*課題 1*. Moxの名を冠するマナ・アーティファクトについての記事によると、投入される土地の枚数が少ない速攻型デッキでは、なぜモックス・ダイアモンドよりこのカードの方が重宝するのですか。記事の記述に沿って説明してください。
*課題 2*. Moxの名を冠するマナ・アーティファクトについての記事を、最後の文の次から書き継いでください。

*記事*.
+ + +

WHISPERのテキストには誤りがあります。「その追放されたカードと共通する好きな色のマナ」は「その追放されているカードの色1色のマナ」と読み替えて下さい。
Moxの名を冠する0マナのマナ・アーティファクト。アーティファクトでないカードを刻印することで、カード・アドバンテージを代償にマナ加速をする。ミラディンを代表する人気レアの1枚であり、シングルカード価格も高額。
モックス・ダイアモンド/Mox Diamondの修正版として作られたカードではあるが、それに負けず劣らず強力。そちらと異なり土地を失うことがないので、投入される土地の枚数が少ない速攻型デッキにとってはむしろこちらの方が重宝する。また、多色化に貢献したそちらと異なり、こちらはどちらかというと単色デッキ向けという点でも噛み合っている。

+ + +

*未加工の記録*.
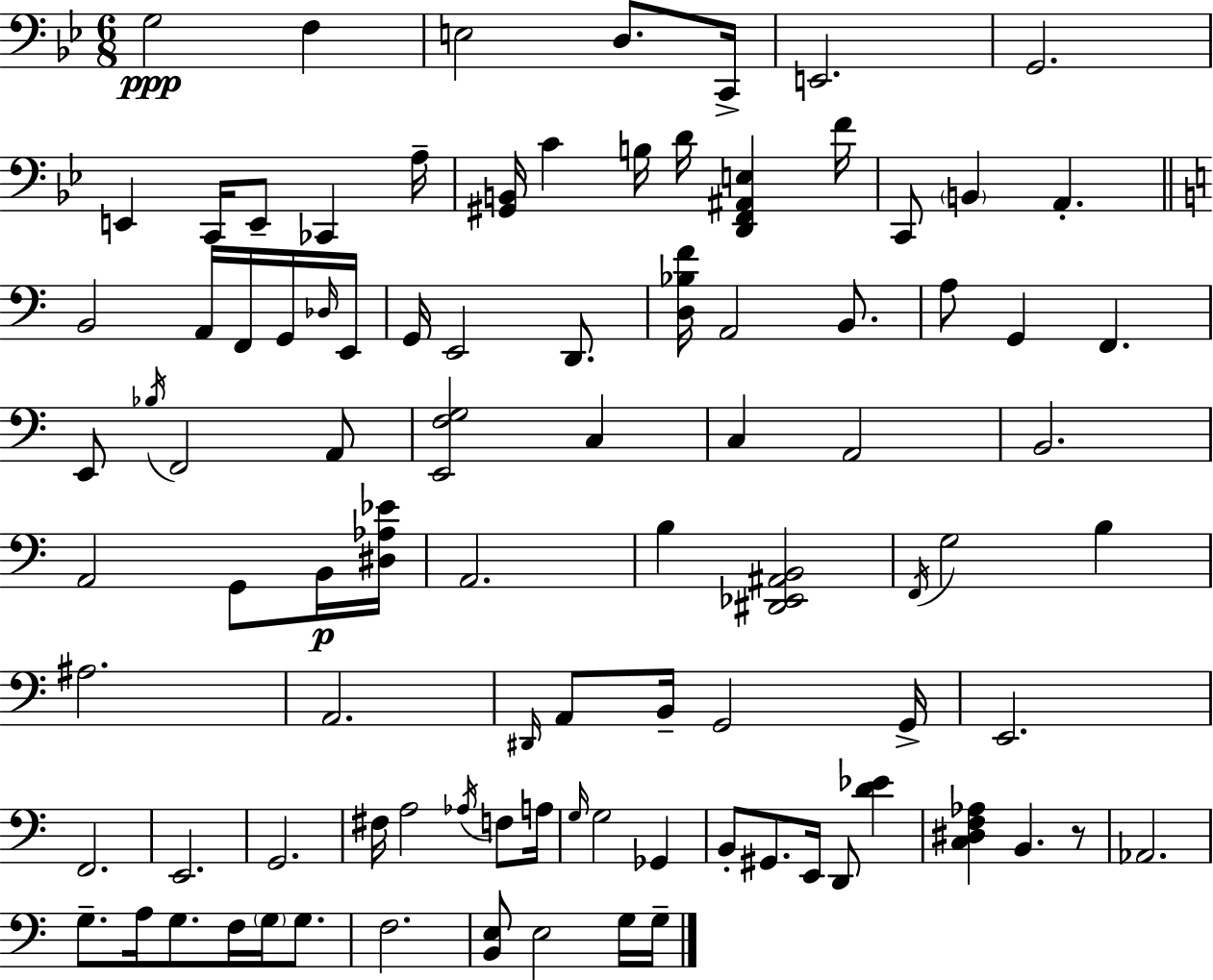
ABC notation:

X:1
T:Untitled
M:6/8
L:1/4
K:Gm
G,2 F, E,2 D,/2 C,,/4 E,,2 G,,2 E,, C,,/4 E,,/2 _C,, A,/4 [^G,,B,,]/4 C B,/4 D/4 [D,,F,,^A,,E,] F/4 C,,/2 B,, A,, B,,2 A,,/4 F,,/4 G,,/4 _D,/4 E,,/4 G,,/4 E,,2 D,,/2 [D,_B,F]/4 A,,2 B,,/2 A,/2 G,, F,, E,,/2 _B,/4 F,,2 A,,/2 [E,,F,G,]2 C, C, A,,2 B,,2 A,,2 G,,/2 B,,/4 [^D,_A,_E]/4 A,,2 B, [^D,,_E,,^A,,B,,]2 F,,/4 G,2 B, ^A,2 A,,2 ^D,,/4 A,,/2 B,,/4 G,,2 G,,/4 E,,2 F,,2 E,,2 G,,2 ^F,/4 A,2 _A,/4 F,/2 A,/4 G,/4 G,2 _G,, B,,/2 ^G,,/2 E,,/4 D,,/2 [D_E] [C,^D,F,_A,] B,, z/2 _A,,2 G,/2 A,/4 G,/2 F,/4 G,/4 G,/2 F,2 [B,,E,]/2 E,2 G,/4 G,/4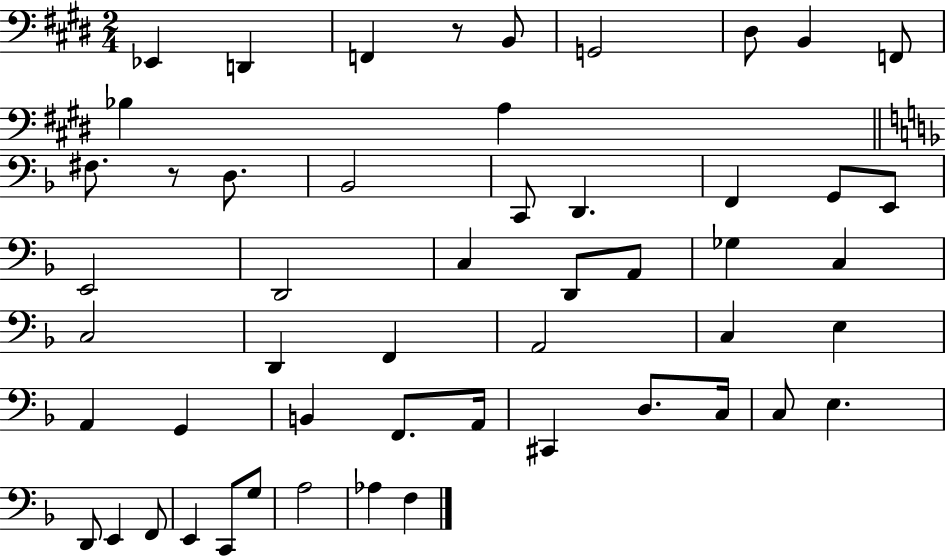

+ + +

*出力結果 1*. このカードは、モックス・ダイアモンドと異なり、使っても土地を失うことがないからです。そのため、土地の枚数が少ない速攻型デッキでは、こちらの方が重宝します。

*出力結果 2*.
メリットもデメリットも大きいため、手放しで使える様なカードではない。デッキタイプを問わず様々なデッキに採用されていたが、何枚採用するかはプレイヤーの好みやメタゲームによって大きく異なる。特に超高速の環境ならばスピードアップのために採用されることが多い。例えば、極悪コンボが荒れ狂ったプロツアーニューオーリンズ03では、環境の高速化に合わせコントロールデッキにまで採用されていた(例:横須賀智裕のセプターサイカ)。基本的に言えば、ゴブヴァンテージのように失ったアドバンテージをマナ加速によりすぐに回復できるデッキや、ストンピィなど序盤から強力な2~3マナ域のパーマネントを出すことの意義が大きいデッキに向いている。
ミラディン・ブロック当時はビッグ・レッドやゴブリン召集、スライといった赤系デッキによく採用された。例えば炎歩スリス/Slith Firewalkerを1ターン目に唱えられるなど、序盤の爆発力を重視する赤の戦略に噛み合っていたためであろう。なお当時速攻デッキの花形であった親和デッキは有色の呪文が少なく、ブルード親和では利用されたものの、電結親和型ではほとんど使われなかったようだ。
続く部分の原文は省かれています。